- Origin: Celtic territories, including Ireland, Scotland and Brittany
- Genres: Celtic, Scottish traditional, Irish traditional, music of Brittany
- Years active: 1993–present
- Label: Loftus Music
- Members: Kevin Burke Christian Lemaitre; Charlie McKerron; Nicolas Quemener [fr];
- Past members: Johnny Cunningham André Brunet [fr];
- Website: Celtic Fiddle Festival on Facebook

= Celtic Fiddle Festival =

Celtic Fiddle Festival is a group of Celtic fiddlers active since 1993. Representing three branches of Celtic culture, the members were Johnny Cunningham from Scotland, late of Silly Wizard, Kevin Burke from Ireland, best known for the Bothy Band, and Christian Lemaître from Brittany, member of Kornog. Since Cunningham's death in 2003, the group has continued to perform, replacing him with André Brunet from Quebec, formerly of La Bottine Souriante. In 2015 Andrè Brunet left the band and was replaced by Scottish Fiddler, Charlie McKerron, who is also in the band Capercaille.

* Set problem: From the Celtic Fiddle Festival passage, set down word for word the stretch that opens with "Celtic Fiddle Festival is" and closes with "the band Capercaille.".

* Entries provided:
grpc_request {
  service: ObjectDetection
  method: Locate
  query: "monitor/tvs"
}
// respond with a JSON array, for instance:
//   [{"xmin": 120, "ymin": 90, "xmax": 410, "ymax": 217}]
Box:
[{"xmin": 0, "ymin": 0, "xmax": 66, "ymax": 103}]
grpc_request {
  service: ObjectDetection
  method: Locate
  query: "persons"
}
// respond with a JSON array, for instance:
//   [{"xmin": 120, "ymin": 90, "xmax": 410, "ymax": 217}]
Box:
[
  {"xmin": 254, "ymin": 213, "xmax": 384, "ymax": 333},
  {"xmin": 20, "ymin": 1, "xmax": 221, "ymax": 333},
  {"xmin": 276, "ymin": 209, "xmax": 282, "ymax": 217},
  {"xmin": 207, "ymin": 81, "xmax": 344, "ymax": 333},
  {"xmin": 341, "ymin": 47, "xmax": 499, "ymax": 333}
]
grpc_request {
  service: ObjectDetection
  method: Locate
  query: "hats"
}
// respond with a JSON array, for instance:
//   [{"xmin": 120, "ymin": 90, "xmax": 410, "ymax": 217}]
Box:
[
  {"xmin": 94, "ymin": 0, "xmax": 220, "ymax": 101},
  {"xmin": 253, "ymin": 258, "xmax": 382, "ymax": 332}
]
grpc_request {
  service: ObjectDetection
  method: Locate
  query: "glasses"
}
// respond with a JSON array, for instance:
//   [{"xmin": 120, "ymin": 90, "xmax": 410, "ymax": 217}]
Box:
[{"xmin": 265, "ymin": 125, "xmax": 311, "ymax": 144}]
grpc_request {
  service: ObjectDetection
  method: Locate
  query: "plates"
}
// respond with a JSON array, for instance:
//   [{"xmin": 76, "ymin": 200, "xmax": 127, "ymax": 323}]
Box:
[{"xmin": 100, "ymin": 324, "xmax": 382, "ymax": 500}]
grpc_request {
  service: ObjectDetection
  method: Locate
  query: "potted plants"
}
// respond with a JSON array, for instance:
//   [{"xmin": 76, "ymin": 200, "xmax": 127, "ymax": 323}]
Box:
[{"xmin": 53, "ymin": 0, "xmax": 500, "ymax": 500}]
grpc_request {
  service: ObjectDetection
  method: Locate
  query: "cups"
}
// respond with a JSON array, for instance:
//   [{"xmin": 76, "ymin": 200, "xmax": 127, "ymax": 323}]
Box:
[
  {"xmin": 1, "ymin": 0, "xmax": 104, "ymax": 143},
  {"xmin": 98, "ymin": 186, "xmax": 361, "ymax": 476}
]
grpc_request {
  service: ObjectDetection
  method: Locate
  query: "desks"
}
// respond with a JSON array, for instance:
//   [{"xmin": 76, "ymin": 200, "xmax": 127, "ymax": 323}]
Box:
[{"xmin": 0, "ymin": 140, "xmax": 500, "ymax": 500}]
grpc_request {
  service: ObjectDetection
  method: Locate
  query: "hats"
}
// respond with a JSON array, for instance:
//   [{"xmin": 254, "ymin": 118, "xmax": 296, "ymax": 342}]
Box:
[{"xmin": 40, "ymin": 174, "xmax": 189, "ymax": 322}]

---

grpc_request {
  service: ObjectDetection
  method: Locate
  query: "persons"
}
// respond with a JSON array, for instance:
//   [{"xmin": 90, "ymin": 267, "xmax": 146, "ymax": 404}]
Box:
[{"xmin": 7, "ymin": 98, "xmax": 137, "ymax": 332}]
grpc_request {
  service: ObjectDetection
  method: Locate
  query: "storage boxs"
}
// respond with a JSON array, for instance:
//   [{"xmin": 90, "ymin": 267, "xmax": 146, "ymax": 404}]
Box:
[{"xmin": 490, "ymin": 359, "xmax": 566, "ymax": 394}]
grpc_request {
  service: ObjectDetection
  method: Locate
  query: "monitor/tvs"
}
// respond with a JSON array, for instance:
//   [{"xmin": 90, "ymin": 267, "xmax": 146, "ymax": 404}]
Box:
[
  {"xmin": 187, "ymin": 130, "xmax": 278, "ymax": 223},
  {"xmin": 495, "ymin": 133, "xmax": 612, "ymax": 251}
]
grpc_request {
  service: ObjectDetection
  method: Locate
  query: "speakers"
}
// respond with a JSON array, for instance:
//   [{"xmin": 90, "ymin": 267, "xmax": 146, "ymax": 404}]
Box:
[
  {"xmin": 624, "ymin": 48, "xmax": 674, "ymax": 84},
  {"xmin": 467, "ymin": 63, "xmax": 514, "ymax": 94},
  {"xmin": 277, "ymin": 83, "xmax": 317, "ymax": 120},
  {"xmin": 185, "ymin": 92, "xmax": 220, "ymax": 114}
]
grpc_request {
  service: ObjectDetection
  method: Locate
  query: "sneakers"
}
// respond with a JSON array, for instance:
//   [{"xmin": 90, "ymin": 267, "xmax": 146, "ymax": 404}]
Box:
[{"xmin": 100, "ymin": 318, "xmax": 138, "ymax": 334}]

* * *

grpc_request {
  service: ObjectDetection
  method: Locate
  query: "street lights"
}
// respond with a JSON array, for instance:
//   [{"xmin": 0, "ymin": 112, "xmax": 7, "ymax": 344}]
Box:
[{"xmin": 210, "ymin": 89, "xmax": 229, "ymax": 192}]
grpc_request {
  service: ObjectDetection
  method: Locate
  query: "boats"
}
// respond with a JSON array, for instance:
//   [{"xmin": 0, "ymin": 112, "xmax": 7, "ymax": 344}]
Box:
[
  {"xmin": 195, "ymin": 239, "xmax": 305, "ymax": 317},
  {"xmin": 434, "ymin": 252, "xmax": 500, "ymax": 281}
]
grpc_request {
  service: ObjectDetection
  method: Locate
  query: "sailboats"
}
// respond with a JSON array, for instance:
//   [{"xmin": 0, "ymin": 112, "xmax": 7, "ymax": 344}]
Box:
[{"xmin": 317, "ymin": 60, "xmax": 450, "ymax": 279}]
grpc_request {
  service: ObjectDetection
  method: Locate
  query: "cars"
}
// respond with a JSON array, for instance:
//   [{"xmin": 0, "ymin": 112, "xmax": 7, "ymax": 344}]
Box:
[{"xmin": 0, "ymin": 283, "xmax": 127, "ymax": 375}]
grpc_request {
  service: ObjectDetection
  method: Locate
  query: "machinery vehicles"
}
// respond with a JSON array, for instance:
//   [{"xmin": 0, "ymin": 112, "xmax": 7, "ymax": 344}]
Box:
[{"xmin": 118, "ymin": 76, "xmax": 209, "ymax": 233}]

* Right answer:
Celtic Fiddle Festival is a group of Celtic fiddlers active since 1993. Representing three branches of Celtic culture, the members were Johnny Cunningham from Scotland, late of Silly Wizard, Kevin Burke from Ireland, best known for the Bothy Band, and Christian Lemaître from Brittany, member of Kornog. Since Cunningham's death in 2003, the group has continued to perform, replacing him with André Brunet from Quebec, formerly of La Bottine Souriante. In 2015 Andrè Brunet left the band and was replaced by Scottish Fiddler, Charlie McKerron, who is also in the band Capercaille.